Your objective -
Render every line of the items below as a numbered list, omitting any blank lines.

● ● ●

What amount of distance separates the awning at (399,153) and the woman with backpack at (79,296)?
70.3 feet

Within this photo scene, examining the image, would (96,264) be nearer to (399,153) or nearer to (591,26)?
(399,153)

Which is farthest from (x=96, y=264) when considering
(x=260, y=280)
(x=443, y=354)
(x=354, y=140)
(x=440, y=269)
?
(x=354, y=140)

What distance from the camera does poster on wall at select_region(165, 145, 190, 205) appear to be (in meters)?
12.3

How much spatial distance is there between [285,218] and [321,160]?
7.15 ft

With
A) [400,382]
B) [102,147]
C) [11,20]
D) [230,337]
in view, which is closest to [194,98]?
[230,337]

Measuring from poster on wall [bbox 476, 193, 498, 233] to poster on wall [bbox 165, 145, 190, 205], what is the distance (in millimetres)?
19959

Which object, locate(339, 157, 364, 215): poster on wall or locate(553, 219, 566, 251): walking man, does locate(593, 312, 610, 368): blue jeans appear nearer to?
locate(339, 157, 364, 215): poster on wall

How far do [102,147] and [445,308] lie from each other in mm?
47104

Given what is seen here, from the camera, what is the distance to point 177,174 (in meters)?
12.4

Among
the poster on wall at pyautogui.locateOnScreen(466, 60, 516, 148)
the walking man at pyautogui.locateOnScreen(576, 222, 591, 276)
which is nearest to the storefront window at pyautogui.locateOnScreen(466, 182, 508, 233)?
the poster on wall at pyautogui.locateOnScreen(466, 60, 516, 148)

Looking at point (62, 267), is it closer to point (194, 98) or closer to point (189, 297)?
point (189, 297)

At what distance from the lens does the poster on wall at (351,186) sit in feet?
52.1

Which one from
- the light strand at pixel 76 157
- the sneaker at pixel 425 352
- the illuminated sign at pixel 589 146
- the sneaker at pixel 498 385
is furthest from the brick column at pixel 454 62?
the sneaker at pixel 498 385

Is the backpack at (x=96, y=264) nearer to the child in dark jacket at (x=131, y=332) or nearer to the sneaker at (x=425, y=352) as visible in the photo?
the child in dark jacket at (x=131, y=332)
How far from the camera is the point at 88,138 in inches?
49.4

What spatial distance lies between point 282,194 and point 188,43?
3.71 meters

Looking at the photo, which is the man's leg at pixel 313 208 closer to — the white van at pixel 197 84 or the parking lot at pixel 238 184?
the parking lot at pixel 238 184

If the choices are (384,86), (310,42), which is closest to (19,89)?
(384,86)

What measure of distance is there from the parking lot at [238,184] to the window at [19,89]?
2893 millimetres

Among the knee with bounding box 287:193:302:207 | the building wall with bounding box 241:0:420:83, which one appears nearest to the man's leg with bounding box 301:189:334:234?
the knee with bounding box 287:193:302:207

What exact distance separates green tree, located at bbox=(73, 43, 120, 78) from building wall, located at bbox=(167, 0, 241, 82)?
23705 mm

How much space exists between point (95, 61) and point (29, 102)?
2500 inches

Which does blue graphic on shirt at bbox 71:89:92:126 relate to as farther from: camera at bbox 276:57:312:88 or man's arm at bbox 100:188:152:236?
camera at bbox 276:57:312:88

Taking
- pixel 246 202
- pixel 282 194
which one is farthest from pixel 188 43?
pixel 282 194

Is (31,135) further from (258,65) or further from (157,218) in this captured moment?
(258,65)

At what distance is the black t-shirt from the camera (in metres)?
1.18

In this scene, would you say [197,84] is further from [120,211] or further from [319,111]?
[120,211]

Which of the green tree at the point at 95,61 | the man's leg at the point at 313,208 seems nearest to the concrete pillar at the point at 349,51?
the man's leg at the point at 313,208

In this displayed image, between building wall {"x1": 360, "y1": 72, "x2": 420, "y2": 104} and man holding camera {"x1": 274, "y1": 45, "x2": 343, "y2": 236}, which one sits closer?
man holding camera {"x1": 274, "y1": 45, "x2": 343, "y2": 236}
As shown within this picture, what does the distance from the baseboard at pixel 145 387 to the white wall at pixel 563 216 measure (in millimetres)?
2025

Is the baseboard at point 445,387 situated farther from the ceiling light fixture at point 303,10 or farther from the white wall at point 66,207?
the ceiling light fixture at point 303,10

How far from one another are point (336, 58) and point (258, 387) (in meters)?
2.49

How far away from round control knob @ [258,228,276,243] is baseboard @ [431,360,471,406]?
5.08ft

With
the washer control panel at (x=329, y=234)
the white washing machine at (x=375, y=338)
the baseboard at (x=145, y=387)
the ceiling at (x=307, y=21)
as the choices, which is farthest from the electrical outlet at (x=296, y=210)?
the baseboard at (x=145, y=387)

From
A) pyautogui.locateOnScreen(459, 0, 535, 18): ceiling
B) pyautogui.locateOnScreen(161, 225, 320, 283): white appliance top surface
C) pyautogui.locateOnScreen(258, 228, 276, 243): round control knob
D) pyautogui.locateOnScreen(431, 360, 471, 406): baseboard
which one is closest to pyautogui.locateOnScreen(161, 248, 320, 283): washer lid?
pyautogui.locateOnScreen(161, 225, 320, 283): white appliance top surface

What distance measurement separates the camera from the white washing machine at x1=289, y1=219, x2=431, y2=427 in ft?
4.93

● ● ●

Output of the exercise -
1. What amount of distance separates the awning at (399,153) and the woman with backpack at (79,296)?
2. 70.3 feet
3. Within this photo scene, examining the image, would (96,264) be nearer to (399,153) or nearer to (591,26)?
4. (399,153)
5. Which is farthest from (x=96, y=264) when considering
6. (x=260, y=280)
7. (x=443, y=354)
8. (x=354, y=140)
9. (x=440, y=269)
10. ?
11. (x=354, y=140)
12. What distance from the camera does poster on wall at select_region(165, 145, 190, 205) appear to be (in meters)?
13. 12.3
14. How much spatial distance is there between [285,218] and [321,160]?
15. 7.15 ft
16. With
17. A) [400,382]
18. B) [102,147]
19. C) [11,20]
20. D) [230,337]
21. in view, which is closest to [194,98]?
22. [230,337]
23. Measuring from poster on wall [bbox 476, 193, 498, 233] to poster on wall [bbox 165, 145, 190, 205], what is the distance (in millimetres)?
24. 19959
25. Which object, locate(339, 157, 364, 215): poster on wall or locate(553, 219, 566, 251): walking man, does locate(593, 312, 610, 368): blue jeans appear nearer to?
26. locate(339, 157, 364, 215): poster on wall
27. How far do [102,147] and [445,308] lie from each other in mm?
28. 47104
29. Given what is seen here, from the camera, what is the distance to point 177,174 (in meters)?
30. 12.4
31. Among
32. the poster on wall at pyautogui.locateOnScreen(466, 60, 516, 148)
33. the walking man at pyautogui.locateOnScreen(576, 222, 591, 276)
34. which is nearest to the storefront window at pyautogui.locateOnScreen(466, 182, 508, 233)?
35. the poster on wall at pyautogui.locateOnScreen(466, 60, 516, 148)
36. Looking at point (62, 267), is it closer to point (194, 98) or closer to point (189, 297)?
37. point (189, 297)
38. At what distance from the lens does the poster on wall at (351,186) sit in feet?
39. 52.1
40. Which one from
41. - the light strand at pixel 76 157
42. - the sneaker at pixel 425 352
43. - the illuminated sign at pixel 589 146
44. - the sneaker at pixel 498 385
45. is furthest from the brick column at pixel 454 62?
46. the sneaker at pixel 498 385
47. Is the backpack at (x=96, y=264) nearer to the child in dark jacket at (x=131, y=332) or nearer to the sneaker at (x=425, y=352) as visible in the photo?
48. the child in dark jacket at (x=131, y=332)
49. How far from the camera is the point at 88,138 in inches?
50. 49.4
51. What spatial distance lies between point 282,194 and point 188,43?
52. 3.71 meters
53. Looking at the photo, which is the man's leg at pixel 313 208 closer to — the white van at pixel 197 84 or the parking lot at pixel 238 184?
54. the parking lot at pixel 238 184
55. If the choices are (384,86), (310,42), which is closest to (19,89)?
56. (384,86)
57. What measure of distance is there from the parking lot at [238,184] to the window at [19,89]?
58. 2893 millimetres
59. Among the knee with bounding box 287:193:302:207 | the building wall with bounding box 241:0:420:83, which one appears nearest to the man's leg with bounding box 301:189:334:234?
60. the knee with bounding box 287:193:302:207
61. What exact distance separates green tree, located at bbox=(73, 43, 120, 78) from building wall, located at bbox=(167, 0, 241, 82)?
62. 23705 mm
63. How much space exists between point (95, 61) and point (29, 102)?
64. 2500 inches
65. Which does blue graphic on shirt at bbox 71:89:92:126 relate to as farther from: camera at bbox 276:57:312:88 or man's arm at bbox 100:188:152:236?
66. camera at bbox 276:57:312:88
67. Taking
68. - pixel 246 202
69. - pixel 282 194
70. which one is farthest from pixel 188 43?
71. pixel 282 194
72. Is (31,135) further from (258,65) or further from (157,218) in this captured moment?
73. (258,65)
74. At what distance is the black t-shirt from the camera (in metres)?
75. 1.18
76. In this scene, would you say [197,84] is further from [120,211] or further from [319,111]?
77. [120,211]
78. Which of the green tree at the point at 95,61 | the man's leg at the point at 313,208 seems nearest to the concrete pillar at the point at 349,51?
79. the man's leg at the point at 313,208
80. In this displayed image, between building wall {"x1": 360, "y1": 72, "x2": 420, "y2": 104} and man holding camera {"x1": 274, "y1": 45, "x2": 343, "y2": 236}, which one sits closer?
81. man holding camera {"x1": 274, "y1": 45, "x2": 343, "y2": 236}
82. As shown within this picture, what does the distance from the baseboard at pixel 145 387 to the white wall at pixel 563 216 measure (in millimetres)?
83. 2025
84. Is the baseboard at point 445,387 situated farther from the ceiling light fixture at point 303,10 or farther from the white wall at point 66,207?
85. the ceiling light fixture at point 303,10
86. How far from one another are point (336, 58) and point (258, 387) (in meters)?
87. 2.49
88. How far away from round control knob @ [258,228,276,243] is baseboard @ [431,360,471,406]?
89. 5.08ft
90. With
91. the washer control panel at (x=329, y=234)
92. the white washing machine at (x=375, y=338)
93. the baseboard at (x=145, y=387)
94. the ceiling at (x=307, y=21)
95. as the choices, which is farthest from the electrical outlet at (x=296, y=210)?
96. the baseboard at (x=145, y=387)
97. From
98. A) pyautogui.locateOnScreen(459, 0, 535, 18): ceiling
99. B) pyautogui.locateOnScreen(161, 225, 320, 283): white appliance top surface
100. C) pyautogui.locateOnScreen(258, 228, 276, 243): round control knob
101. D) pyautogui.locateOnScreen(431, 360, 471, 406): baseboard
102. which one is closest to pyautogui.locateOnScreen(161, 248, 320, 283): washer lid?
103. pyautogui.locateOnScreen(161, 225, 320, 283): white appliance top surface
104. What distance measurement separates the camera from the white washing machine at x1=289, y1=219, x2=431, y2=427 in ft?
105. 4.93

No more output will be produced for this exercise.